>> begin Quoted text

Archive for February, 2008

The path to the top

February 29, 2008 Leave a comment

I used the crawl method described here. This time the up crawl started from the Inside analytics blog. I was curios to see what will be the shortest path to the top.

The idea is to check in each step what blogs this blog has a chance to be visible to. By visibility I mean what blogs with higher rank and authority reacted in the past to one of the post posted by the examined blog.

I believe that armed with this information the blogger can find the right bloggers to interact with so they can propel his message as far as possible.

I started with a blog from the third tier one with rank above 100,000 and as you can see this blog can access blogs from the second tier after only two steps up and the first tier on the 8th step up.

The shortest path to the higher ranked blog is presented here:

0,Inside analytics,415686,20,2007-06-27
  2,The Copywriter Underground,47546,132,2008-02-14
   3,2k Bloggers: The Face of the Blogosphere,42394,146,2008-02-24
    4,Internet Lifesytle,40190,153,2008-02-27
     5,And the Legend Lives,30891,190,2008-02-25
       7,Lifecruiser Travel Blog,18159,282,2008-02-27
        8,Life in the Fast Lane,9061,473,2008-02-28
         9,Dumb Little Man,818,1842,2008-02-28
          10,Lifehacker, 7,16216,2008-02-28

From the same blog my crawler found few more path to top Technorati blogs – here is another example:

0,Inside analytics,415686,20,2007-06-27
  2,The Copywriter Underground,47546,132,2008-02-14
   3 2k Bloggers:The Face of the Blogosphere,42394,146,2008-02-24
    4,Internet Lifesytle,40190,153,2008-02-27
      5,And the Legend Lives,30891,190,2008-02-25
       6,Fil-Am Gallery,27355,208,2008-02-27
        7,My so-called-life…,25254,220,2008-02-25
         8,Bisdak Footprints,21958,243,2008-02-25
           10,A Blog For All,13913,346,2008-02-28
            11,DBKP:Worldwide Leader in Weird,11511,394,2008-02-28
             12,Blogger News Network,3149,903,2008-02-28
              13,Machinist –,2476,1050,2008-02-28
                 15,Geekologie – Gadgets,1146,1579,2008-02-28
                  16,MAKE: Blog,742,1934,2008-02-28

This one is not the shortest path but it is also depends where do you want to go. In both cases we ended up in blogs about gadgets and technology but what if you’re aim is blogs about marketing, video streaming or fashion?

For a full crawl log see this file: Inside-Analytics – Crawl – 2-28-08 log

By the way, it took a while to complete this crawl:)

I’m learning to crawl…

February 27, 2008 Leave a comment

I’m learning to fly but I ain’t got wings
Coming down is the hardest thing
– Tom Petty

Blog Discovery

This chart show how long is the tail climbing up the authority till the blog reaches more than 1000 reactions. Then the sky is the limit!

>> end Quoted text
>> begin Items

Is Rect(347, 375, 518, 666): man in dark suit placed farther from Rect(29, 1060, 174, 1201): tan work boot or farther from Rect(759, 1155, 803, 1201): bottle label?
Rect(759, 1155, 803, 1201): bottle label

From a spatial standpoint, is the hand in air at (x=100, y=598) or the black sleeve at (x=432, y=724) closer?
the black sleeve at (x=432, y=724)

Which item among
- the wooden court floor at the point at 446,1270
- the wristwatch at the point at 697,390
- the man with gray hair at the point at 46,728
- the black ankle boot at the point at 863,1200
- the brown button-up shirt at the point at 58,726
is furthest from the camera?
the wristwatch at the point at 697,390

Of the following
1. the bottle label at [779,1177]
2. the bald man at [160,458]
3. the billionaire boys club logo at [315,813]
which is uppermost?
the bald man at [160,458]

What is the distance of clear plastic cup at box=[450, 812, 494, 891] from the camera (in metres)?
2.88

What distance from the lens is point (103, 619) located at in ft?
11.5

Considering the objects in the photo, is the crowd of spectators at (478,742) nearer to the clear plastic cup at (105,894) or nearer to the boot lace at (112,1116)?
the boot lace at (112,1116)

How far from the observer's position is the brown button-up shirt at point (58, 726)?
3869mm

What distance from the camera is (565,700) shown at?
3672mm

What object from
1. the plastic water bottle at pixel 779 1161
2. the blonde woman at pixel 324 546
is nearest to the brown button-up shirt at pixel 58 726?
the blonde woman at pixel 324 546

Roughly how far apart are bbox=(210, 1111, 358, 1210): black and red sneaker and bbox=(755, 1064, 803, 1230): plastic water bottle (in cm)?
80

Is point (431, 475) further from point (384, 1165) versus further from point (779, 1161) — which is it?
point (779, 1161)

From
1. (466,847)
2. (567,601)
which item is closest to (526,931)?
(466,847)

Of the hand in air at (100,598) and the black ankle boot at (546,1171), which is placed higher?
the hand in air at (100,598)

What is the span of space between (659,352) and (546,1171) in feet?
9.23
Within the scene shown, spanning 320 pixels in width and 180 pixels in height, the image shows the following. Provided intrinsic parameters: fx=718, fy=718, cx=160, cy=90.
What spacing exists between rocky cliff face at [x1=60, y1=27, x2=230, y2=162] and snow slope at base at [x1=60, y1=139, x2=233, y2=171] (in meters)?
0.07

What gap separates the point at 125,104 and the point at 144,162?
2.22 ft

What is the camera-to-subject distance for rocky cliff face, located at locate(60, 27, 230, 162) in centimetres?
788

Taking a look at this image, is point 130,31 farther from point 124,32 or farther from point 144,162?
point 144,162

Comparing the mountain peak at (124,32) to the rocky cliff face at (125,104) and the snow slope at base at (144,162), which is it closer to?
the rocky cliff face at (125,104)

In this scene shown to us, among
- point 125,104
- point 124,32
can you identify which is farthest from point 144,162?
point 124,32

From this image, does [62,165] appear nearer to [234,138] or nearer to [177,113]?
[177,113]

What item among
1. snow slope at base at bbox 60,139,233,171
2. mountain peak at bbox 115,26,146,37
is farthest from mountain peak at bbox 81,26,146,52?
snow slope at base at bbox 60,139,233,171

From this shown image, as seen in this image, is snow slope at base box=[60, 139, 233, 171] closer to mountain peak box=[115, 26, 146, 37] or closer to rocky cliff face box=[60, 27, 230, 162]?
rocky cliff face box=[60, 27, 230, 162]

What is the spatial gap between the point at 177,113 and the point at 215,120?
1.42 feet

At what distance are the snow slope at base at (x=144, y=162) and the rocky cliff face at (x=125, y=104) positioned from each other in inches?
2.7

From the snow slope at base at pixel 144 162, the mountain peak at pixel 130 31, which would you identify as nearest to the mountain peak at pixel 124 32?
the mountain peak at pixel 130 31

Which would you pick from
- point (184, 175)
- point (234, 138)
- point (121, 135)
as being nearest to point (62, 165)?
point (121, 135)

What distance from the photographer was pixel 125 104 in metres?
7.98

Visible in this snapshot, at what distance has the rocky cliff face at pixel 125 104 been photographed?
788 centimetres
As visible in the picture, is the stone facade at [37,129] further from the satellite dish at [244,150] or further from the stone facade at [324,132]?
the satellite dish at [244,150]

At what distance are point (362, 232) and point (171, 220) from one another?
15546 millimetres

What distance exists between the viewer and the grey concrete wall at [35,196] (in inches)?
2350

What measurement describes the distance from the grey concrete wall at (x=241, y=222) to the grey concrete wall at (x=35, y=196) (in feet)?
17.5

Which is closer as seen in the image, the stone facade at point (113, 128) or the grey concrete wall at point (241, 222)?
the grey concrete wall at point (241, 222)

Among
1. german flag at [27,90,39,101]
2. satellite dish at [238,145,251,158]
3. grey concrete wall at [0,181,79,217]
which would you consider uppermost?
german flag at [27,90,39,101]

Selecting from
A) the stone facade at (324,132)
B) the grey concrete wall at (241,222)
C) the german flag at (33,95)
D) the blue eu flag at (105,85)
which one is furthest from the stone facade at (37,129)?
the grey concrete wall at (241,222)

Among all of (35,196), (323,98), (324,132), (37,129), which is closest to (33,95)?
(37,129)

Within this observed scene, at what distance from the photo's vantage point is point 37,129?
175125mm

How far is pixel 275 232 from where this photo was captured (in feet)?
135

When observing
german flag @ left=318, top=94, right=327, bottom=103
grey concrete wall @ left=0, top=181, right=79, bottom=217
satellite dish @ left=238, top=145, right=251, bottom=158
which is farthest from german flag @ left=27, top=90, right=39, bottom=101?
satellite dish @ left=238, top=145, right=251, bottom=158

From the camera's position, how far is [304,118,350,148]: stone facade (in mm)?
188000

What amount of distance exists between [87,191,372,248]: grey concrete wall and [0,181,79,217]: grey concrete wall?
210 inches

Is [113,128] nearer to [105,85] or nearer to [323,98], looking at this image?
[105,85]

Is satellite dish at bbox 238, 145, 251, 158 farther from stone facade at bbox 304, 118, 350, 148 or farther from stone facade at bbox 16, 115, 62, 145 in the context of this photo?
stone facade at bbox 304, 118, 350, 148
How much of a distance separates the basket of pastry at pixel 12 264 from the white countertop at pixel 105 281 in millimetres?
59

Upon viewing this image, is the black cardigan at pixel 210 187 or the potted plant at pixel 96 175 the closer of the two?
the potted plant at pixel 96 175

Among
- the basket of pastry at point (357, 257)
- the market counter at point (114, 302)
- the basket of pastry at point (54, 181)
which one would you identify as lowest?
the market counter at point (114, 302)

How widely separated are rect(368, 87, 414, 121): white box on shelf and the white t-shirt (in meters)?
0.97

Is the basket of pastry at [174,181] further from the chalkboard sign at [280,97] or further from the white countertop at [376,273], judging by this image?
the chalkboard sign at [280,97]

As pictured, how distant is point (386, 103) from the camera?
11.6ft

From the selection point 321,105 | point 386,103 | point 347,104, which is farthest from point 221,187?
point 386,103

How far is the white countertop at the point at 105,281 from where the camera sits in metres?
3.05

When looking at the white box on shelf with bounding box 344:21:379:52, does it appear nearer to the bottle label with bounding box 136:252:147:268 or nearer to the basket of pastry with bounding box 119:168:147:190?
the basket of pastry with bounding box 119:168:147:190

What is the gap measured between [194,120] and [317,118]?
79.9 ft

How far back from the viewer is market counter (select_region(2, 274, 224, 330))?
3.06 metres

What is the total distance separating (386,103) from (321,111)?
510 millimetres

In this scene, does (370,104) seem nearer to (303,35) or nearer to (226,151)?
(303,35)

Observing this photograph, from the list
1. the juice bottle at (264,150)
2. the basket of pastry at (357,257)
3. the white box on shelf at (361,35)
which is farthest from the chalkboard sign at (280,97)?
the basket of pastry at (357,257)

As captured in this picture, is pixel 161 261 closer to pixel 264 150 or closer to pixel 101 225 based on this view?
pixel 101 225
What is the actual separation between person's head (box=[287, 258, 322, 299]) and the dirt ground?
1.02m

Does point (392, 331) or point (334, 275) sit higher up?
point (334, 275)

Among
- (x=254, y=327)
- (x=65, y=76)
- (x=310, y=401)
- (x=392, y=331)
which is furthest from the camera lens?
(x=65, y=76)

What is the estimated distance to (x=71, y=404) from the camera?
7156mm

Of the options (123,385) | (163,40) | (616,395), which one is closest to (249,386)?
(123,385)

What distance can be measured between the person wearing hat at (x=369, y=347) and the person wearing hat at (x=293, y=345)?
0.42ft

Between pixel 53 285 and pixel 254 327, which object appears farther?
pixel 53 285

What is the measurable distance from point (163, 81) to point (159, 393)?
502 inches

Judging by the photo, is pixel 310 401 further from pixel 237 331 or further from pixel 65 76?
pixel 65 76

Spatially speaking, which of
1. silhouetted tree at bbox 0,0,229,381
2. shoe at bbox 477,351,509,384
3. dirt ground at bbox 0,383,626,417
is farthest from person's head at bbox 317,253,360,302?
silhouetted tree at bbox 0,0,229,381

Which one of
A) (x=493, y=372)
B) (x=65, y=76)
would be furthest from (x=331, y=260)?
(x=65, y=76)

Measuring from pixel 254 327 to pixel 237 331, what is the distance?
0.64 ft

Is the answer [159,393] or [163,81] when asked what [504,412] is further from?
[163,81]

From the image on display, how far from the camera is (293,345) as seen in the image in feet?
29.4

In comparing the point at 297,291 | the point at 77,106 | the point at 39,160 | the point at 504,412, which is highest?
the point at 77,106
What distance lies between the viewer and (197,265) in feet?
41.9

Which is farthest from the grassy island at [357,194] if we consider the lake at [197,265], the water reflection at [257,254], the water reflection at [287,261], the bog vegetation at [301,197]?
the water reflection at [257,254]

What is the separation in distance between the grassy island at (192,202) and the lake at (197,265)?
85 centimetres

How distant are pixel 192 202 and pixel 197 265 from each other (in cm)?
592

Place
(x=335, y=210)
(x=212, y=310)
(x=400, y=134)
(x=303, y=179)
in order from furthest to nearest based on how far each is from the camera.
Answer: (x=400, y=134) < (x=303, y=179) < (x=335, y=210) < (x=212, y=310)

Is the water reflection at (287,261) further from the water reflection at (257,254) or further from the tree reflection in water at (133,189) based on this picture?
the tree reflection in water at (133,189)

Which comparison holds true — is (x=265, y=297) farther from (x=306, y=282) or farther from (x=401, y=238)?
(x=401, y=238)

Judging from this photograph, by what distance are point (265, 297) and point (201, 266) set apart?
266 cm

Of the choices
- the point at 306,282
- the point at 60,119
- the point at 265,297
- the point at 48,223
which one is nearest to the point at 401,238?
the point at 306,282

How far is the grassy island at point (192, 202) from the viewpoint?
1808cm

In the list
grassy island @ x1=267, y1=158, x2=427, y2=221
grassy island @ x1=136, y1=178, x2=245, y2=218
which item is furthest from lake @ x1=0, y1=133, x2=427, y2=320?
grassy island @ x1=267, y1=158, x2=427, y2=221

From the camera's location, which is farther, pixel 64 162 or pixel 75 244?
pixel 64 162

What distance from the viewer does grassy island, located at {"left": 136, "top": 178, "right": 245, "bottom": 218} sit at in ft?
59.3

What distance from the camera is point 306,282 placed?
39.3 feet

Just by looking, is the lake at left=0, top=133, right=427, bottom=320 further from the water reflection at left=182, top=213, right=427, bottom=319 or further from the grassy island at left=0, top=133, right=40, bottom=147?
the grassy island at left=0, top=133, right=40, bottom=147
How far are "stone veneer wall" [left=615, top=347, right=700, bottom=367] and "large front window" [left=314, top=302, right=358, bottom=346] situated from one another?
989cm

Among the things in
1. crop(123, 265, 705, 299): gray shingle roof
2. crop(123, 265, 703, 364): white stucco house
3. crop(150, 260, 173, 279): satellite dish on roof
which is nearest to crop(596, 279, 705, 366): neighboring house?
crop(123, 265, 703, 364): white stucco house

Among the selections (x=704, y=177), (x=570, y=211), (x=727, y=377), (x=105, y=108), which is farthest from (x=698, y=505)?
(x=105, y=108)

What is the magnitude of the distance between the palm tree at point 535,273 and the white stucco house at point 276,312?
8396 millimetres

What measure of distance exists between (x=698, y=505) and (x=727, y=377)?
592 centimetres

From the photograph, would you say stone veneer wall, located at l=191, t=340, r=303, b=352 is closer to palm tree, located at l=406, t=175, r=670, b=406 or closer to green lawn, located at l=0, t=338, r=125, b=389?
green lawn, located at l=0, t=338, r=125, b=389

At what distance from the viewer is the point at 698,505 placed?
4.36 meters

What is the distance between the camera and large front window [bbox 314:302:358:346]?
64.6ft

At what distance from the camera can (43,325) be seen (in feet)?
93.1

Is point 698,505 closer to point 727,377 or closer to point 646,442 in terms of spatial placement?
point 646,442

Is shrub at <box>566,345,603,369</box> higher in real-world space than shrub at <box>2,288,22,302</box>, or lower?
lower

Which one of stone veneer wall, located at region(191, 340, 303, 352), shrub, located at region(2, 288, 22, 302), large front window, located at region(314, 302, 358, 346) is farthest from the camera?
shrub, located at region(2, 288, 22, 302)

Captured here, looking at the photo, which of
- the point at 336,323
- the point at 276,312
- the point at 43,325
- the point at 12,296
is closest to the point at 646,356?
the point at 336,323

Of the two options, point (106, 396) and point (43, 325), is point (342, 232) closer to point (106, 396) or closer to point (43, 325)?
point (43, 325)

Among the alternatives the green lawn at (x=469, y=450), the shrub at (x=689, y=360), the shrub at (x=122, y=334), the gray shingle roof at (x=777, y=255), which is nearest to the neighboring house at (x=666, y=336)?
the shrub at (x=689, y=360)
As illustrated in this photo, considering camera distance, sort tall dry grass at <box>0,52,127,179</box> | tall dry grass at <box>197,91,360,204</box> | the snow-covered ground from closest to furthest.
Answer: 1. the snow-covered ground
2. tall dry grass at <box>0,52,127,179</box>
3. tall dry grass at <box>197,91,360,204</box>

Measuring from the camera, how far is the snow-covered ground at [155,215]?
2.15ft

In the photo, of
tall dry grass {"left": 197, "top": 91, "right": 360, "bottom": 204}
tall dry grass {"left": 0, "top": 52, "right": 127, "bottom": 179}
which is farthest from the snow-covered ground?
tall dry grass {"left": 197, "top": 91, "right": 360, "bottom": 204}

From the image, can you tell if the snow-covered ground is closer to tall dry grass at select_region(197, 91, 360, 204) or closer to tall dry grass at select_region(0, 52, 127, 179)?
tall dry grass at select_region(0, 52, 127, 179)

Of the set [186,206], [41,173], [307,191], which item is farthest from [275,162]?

>> end Items

## Exercise description
Continue the blog archive about crawling paths to top-ranked blogs, picking up right after its last sentence. The records are material separate from the blog archive about crawling paths to top-ranked blogs.

## Response
I was looking for a way to get more blogs for the blog monitoring project and was thinking about different ways to go about it.

So, I decided to write a blogger crawler.  I decided on the following strategy for discovering new blogs:

Starting from one of the great blogs that I already discovered (manually) I will look for this blog’s inbound links (using Technorati Cosmos API call) and then keep only blogs from this list with equal or higher authority (than the starting blog) . My working assumption is that blogs with higher authority will leads me to higher quality blogs. The crawler then continues in this path recursively hopefully as high as possible. The stop condition is no more inbound links (blogs reactions) with equal or higher authority than the parent node (the current blog).

I believe that starting from each one of the blogs in my origin list will lead to a list of high potential blogs and doing it every now and then will help me to discover new great bloggers.

Once I’ll solve the blog categorization problem (Technorati don’t provide this information through their APY) I could also improve the crawl to find only blogs from the same domain of interest.  In this way I can check blog’s visibility (and maybe reach/influence) in a category.

I did a test run today starting from one of the blogs from tier3:

The starting blog: authority =  16, rank  = 517455

The crawler ended up finding 128 new blogs.

The top blog in the list is: Daily Kos: State of the Nation, authority =  10854, rank  = 12

I think that this is not bad of a catch.

I wanted to continue but I maxed my Technorati API call for that day (500) :)

The theory behind this strategy is that it is easier to get on the radar of low authority blogs (upcoming) and then continue moving your message up. If these bloggers has already some visibility to higher quality blogs they may help to expend your reach. You can see how many comment I got from tier3 compare with tier2 and tier1.

Few more thought:

  • I could add a check for freshness using the lastupdate date
  • It is also possible to go top down – the outbound links should be discovered from a top blog (not using Technorati)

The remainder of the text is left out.